Media Uses Mother’s Heartbreaking Loss to Promote Chinese Regime’s Criminal Transplant Practices

Media Uses Mother’s Heartbreaking Loss to Promote Chinese Regime’s Criminal Transplant Practices
(L) A hospitalized Chinese boy. (China Photos/Getty Images) -- (R) Kidney transplant operation. (Christopher Furlong/Getty Images)
Daniel Holl
6/21/2019
Updated:
9/6/2019
News Analysis

It’s been said that the pain from the loss of a child is something no parent should ever have to suffer. However, one family’s loss is being potentially used to put a sympathetic face on a sinister industry.

Reports showed the sad last moments of an intubated 7-year-old boy laying in a hospital bed while his mother’s tears dripped from her face down onto his bed sheets.

The boy, named Wang Rui, passed away on the morning of June 13 in Qingdao City, sometimes called Tsingtao, Shandong Province, China, according to multiple mainland Chinese media reports. Wang suffered from glioma.

Glioma is a tumor that grows in the brain and spinal cord, according to the Mayo Clinic.

His liver, two kidneys, and two corneas of his eyes were transplanted to other individuals.

However, Chinese media outlets may have been directed by the Chinese regime to cast the country’s organ transplant practices in a positive light. Reports repeatedly emphasized that the child was an “angel,” and claimed that it was the boy’s wish to donate his organs, even though he may have been unconscious when the decision was made.

This move could have been prompted by a recent report released on June 18 about an independent tribunal in London which unanimously concluded that China is killing prisoners of conscience for their organs. The panel concluded that Falun Gong adherents are one of the main sources for the Chinese regime’s organ harvesting. The story was picked up by major news outlets.

The Boy’s Death

Wang was diagnosed with glioma on Jan. 12, according to the Qingdao Morning News. He was hospitalized on the morning of June 3, suffering from headaches and vomiting. That night he lost consciousness.

Doctors said that the tumor was inoperable because of where it developed in Wang’s body, according to the Qingdao Morning News. The Mayo Clinic suggests that glioma can generally be cured, though with different levels of difficulty.

Just before the boy passed away, the hospital in which he was staying held a ceremony with the Red Cross of Qingdao City. The  “China Organ Transplantation Day” was held at The Affiliated Hospital of Qingdao University on June 11–this day falls on the same month that the “610” office was established 20 years ago. On June 10, 1999 the “610” office was created to persecute Falun Gong believers in China.

At the ceremony, the parents signed up to be donors, according to the Qingdao Morning News. The reports implied that Wang wanted to donate his organs, but he had lost consciousness about one week prior. “[Our] son decided to donate, we as a husband and wife want to do so as well,” Wang’s father allegedly told the Qingdao Morning News.
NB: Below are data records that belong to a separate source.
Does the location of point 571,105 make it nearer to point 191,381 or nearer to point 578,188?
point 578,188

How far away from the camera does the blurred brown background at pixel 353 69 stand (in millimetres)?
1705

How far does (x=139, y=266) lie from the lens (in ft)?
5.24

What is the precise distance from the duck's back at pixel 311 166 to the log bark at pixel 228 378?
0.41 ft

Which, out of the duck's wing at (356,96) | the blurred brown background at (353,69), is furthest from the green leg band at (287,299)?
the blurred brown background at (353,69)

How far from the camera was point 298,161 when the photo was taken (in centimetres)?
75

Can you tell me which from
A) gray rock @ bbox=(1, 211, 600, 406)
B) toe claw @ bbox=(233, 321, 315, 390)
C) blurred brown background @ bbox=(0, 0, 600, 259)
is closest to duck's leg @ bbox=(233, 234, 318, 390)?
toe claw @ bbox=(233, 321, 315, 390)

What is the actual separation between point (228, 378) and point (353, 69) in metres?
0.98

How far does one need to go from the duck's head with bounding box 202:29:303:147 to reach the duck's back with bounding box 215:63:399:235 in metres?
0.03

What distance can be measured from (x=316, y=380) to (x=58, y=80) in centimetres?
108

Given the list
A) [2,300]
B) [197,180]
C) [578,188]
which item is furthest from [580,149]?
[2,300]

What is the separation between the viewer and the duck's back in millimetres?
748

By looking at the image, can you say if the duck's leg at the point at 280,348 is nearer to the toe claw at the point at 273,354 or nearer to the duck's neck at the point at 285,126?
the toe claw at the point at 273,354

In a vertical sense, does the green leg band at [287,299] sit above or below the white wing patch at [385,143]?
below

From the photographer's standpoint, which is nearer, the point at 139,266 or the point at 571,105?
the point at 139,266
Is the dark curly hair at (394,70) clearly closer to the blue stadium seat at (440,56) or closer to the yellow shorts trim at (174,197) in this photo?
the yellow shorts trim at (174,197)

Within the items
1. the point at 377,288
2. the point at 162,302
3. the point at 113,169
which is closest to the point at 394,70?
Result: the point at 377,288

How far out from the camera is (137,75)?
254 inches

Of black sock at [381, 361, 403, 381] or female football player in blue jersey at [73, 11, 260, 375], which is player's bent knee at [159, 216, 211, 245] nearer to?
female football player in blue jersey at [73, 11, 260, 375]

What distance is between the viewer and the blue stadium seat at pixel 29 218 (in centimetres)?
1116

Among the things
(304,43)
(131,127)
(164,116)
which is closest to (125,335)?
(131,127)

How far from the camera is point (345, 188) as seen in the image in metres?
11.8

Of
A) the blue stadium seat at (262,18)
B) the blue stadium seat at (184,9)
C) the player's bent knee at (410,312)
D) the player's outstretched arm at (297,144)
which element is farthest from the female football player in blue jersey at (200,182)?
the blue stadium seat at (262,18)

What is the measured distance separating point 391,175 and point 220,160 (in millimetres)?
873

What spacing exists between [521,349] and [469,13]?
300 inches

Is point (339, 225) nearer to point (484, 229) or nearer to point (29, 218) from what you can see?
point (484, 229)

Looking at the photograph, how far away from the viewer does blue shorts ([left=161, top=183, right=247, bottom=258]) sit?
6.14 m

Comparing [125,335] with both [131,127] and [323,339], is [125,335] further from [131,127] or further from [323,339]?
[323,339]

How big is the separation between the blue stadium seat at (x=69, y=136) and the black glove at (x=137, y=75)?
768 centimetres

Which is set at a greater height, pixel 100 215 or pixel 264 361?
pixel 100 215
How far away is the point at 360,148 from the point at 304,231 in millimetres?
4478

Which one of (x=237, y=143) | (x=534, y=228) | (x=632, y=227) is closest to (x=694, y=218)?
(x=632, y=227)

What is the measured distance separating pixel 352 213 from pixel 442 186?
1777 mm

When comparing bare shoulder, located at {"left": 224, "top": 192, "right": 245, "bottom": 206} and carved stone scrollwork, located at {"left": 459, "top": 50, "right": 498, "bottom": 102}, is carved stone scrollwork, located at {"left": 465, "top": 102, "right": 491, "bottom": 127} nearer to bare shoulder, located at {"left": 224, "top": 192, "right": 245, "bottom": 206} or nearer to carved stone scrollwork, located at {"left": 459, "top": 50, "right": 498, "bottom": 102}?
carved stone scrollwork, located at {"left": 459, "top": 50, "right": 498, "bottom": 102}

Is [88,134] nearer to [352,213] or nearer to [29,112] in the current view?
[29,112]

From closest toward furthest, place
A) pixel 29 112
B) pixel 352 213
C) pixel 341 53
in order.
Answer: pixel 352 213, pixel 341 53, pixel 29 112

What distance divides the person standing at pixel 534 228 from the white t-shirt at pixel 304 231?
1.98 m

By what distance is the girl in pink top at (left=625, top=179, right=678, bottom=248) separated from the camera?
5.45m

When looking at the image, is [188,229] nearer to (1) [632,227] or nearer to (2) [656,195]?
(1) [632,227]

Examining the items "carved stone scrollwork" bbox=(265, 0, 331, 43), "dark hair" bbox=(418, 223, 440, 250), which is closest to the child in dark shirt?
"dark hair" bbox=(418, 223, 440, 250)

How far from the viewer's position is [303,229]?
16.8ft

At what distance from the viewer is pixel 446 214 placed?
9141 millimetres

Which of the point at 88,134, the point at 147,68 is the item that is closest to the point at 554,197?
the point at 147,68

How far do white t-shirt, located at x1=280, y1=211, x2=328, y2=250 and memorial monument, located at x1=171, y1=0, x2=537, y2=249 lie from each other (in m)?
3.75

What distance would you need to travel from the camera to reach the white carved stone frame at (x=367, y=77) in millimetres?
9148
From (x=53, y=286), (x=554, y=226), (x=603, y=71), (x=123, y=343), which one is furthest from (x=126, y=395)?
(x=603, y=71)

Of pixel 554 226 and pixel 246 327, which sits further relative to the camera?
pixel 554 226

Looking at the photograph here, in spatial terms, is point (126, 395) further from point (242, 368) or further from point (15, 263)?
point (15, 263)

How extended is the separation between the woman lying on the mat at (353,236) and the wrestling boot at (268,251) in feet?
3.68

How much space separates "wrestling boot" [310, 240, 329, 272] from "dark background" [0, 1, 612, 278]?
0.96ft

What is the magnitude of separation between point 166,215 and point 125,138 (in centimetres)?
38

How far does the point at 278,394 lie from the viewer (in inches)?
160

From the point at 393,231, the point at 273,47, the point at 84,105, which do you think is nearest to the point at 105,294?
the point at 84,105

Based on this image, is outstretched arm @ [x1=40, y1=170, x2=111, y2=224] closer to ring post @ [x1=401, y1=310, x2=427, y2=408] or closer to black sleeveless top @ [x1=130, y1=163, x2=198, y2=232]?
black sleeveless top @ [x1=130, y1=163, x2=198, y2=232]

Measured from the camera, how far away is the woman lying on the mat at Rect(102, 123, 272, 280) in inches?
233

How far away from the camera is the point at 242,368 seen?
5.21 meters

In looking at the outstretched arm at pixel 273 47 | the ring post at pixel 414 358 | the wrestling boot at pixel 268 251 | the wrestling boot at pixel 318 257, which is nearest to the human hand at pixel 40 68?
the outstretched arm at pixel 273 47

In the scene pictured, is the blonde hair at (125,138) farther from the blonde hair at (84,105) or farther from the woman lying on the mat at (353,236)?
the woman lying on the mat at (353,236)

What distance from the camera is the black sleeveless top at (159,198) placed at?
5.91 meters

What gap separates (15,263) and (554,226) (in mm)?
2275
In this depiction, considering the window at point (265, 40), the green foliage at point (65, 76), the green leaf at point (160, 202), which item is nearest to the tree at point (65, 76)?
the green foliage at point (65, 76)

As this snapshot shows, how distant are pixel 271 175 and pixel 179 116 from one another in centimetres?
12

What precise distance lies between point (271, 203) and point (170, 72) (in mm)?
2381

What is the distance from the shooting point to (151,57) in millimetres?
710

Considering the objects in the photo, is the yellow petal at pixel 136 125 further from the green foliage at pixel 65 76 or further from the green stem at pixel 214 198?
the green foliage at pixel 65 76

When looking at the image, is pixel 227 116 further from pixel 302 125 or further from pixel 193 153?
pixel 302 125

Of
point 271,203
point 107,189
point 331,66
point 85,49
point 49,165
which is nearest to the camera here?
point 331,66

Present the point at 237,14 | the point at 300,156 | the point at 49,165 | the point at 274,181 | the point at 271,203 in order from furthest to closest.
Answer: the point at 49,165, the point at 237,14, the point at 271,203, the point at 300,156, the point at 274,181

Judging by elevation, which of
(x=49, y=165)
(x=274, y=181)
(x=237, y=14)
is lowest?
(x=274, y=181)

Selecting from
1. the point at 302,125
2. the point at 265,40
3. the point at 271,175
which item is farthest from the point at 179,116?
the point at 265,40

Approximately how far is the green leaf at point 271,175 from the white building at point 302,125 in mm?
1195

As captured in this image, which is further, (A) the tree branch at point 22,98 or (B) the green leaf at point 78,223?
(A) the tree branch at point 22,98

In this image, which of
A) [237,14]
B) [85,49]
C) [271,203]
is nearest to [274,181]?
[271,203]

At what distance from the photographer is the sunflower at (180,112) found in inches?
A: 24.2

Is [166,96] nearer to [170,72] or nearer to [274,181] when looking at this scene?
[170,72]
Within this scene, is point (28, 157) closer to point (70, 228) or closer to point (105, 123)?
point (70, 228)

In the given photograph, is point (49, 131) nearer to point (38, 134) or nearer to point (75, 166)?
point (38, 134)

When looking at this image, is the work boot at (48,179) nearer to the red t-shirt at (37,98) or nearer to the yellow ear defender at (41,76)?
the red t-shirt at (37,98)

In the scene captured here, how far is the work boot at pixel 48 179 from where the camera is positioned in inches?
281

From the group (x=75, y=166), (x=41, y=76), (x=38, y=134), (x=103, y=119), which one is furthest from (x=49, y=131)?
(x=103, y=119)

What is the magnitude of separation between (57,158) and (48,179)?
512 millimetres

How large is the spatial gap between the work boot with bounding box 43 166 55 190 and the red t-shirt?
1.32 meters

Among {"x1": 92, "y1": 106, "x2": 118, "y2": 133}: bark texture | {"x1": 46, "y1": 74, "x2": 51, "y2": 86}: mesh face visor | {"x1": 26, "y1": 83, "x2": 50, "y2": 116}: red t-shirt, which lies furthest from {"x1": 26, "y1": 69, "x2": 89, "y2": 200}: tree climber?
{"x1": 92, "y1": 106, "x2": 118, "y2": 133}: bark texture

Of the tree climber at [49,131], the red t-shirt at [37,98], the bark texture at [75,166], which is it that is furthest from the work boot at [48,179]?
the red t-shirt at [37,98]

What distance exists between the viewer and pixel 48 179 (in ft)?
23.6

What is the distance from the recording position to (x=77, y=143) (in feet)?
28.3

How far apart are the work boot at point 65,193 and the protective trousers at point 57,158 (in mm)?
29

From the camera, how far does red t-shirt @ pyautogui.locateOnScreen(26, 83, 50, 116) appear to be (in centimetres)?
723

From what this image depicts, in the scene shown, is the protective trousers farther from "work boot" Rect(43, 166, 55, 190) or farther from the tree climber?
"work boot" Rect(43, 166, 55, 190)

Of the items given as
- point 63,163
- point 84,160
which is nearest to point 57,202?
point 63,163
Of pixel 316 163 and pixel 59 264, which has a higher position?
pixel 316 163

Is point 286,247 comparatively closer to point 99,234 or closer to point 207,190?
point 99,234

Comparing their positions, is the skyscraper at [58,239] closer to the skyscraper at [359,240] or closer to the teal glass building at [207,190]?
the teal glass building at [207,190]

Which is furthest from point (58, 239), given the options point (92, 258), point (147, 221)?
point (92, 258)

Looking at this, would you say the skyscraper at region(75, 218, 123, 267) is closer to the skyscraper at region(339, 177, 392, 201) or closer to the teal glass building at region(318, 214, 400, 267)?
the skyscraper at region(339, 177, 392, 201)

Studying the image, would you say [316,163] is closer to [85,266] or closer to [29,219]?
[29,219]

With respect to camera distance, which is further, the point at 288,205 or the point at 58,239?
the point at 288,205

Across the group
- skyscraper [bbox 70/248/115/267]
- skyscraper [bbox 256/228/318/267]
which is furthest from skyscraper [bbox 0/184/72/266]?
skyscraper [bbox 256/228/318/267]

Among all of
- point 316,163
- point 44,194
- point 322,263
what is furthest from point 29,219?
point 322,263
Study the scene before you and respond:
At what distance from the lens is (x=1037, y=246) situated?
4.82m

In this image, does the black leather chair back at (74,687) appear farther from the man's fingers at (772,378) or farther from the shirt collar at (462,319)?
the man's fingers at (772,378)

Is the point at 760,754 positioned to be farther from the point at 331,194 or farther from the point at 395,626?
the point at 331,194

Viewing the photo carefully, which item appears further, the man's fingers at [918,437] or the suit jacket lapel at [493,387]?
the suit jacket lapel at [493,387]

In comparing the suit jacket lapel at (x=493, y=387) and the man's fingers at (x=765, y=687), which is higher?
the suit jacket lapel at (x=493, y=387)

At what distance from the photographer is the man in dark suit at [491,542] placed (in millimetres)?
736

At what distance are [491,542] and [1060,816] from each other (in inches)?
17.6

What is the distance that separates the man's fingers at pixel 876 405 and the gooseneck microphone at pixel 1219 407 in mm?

Just two days later, Wang passed away. Reports then described his five organs being transplanted as saving five individuals from death.  

The Transplant Business

The Affiliated Hospital of Qingdao University, where Wang spent his last days, is one of the many hospitals which has secretly functioned as a forced organ harvesting center.
Research done by contributors to Minghui.org, a website dedicated to the persecution against Falun Gong practitioners in China, described this transplant center in a 2017 report (Chinese).

The report says the hospital has 14 rooms just for transplant operations, and about 27 bed spaces. The hospital specializes in liver transplants. At the time of the report, the beds were said to be continuously occupied, and that roughly every one or two days, a new transplant surgery was performed.

Patients who came to that hospital generally only waited one week until they received a liver. Comparatively, a 2017 report found that in the United States, which has a larger donor pool than China, has an average wait time of 239 days (pdf).
A specific example of a quickly done surgery happened in 2008, according to Minghui.org (Chinese). A man named Zhao Shouxian, 41, went to the Qingdao University hospital on June 3, 2008. On June 6, he had an operation done. He later passed away that November.

The hospital is just one of many that operate as transplants centers for organs which have been forcefully taken from prisoners of conscience in China.

Daniel Holl is a Sacramento, California-based reporter, specializing in China-related topics. He moved to China alone and stayed there for almost seven years, learning the language and culture. He is fluent in Mandarin Chinese.